In zero-shot text-to-speech (TTS), Best-of-$N$ (BoN) inference enhances content consistency by selecting from $N$ candidates using an automatic speech recognition (ASR) verifier. However, we identify an underexplored evaluation confound: the apparent quality of a verifier strongly depends on the ASR family judging it.
In the LibriSpeech-PC test-clean dataset with F5-TTS, verifier rankings reverse across Whisper, wav2vec~2.0, and HuBERT evaluators, with same-family verifier-evaluator pairs recovering 2-3 times more oracle headroom than cross-family pairs, despite nearly identical representations (linear CKA of $0.978$). This pattern suggests identity- or lineage-level coupling rather than representational overlap.
We propose two cross-family rank ensembles (rank-averaging and conjunctive max-rank) that achieve the lowest mean word error rate (WER) across three independent evaluators—$1.61\%$ at $N{=}10$ (a $12\%$ relative reduction compared to F5-TTS)—with no measurable degradation in automatic SIM-o/UTMOS metrics; the best single verifier reduces WER from $2.06\%$ to $1.72\%$ (a $16.5\%$ decrease) under the official F5-TTS evaluator. We recommend cross-evaluator triangulation as the default reporting practice.

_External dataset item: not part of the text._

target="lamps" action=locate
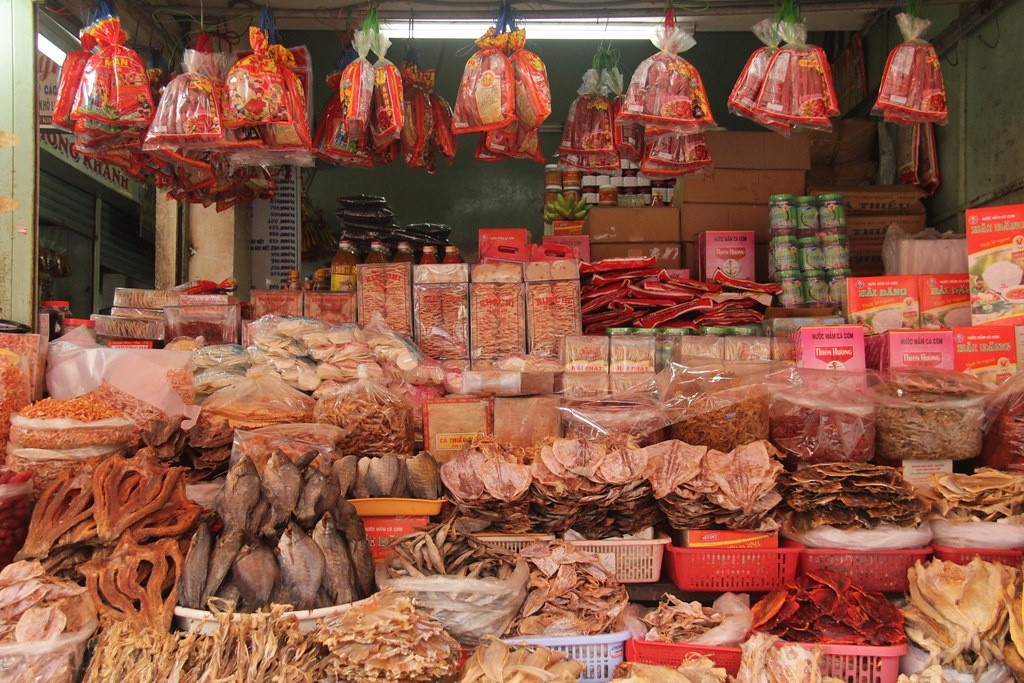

Blogger's Review: This paper reveals the impact of ASR family on TTS evaluation, highlighting the importance of matching verifiers to evaluators. The proposed cross-family rank ensembles significantly reduce error rates, showcasing the potential of multi-evaluator strategies in enhancing TTS system performance. For researchers, employing cross-evaluators will help provide more reliable results.